Early nursing ethics focused on the moral character of the nurse, that is, on virtue. Nursing education was seen as equally moral formation and nursing formation, to the degree that there was as much ethics content in the curriculum as there was medical-surgical content. In other words, ethics was not the "frosting on the cake"; it was much of the cake itself. Moral character was particularly important because early nursing was principally exercised as private duty nursing in patient homes; nursing students had to be prepared morally for independent practice. In an 1888 article in the Nursing Record (UK), Miss Mollett (1888) identifies six essential characteristics of the nurse: honor, purity, courage, discipline, culture, and love. (At some point, sympathy was substituted for love.) Many other lists would follow, but this is the earliest in a nursing journal.
The early ethics literature was aimed at school and hospital superintendents and educators concerned with ethics education. It includes textbooks, ANA and National League for Nursing convention papers, graduation addresses, lectures, and more. An additional body of ethics literature is aimed at practicing graduate nurses. This includes the Nightingale Pledge by Lystra Gretter, the ANA Code of Ethics in its successive revisions, and the question and answer columns that were published in AJN.
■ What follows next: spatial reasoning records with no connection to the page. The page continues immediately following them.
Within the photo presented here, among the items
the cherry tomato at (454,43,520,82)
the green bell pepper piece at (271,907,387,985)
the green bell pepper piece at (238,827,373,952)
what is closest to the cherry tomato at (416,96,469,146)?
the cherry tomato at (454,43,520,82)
The ANA Committee on Ethical Standards published a Suggested Code in 1926 and a Tentative Code in 1940. Neither was adopted. The first adopted code of ethics was approved by the 1950 ANA House of Delegates. There have been subsequent revisions, approximately every 10 years, to the present 2015 Code of Ethics with Interpretive Statements (Code). There are many points of contact between the ANA Code and the Christian faith, and no conflicts; the Code makes space for a range of beliefs that nurses may have.
FOR REFLECTION...
* Like the early nurses, do I know as much about nursing ethics as I do about nursing practice?
* What do I find to be affirming points of contact between the ANA Code of Ethics with Interpretive Statements and my understanding of the Christian faith?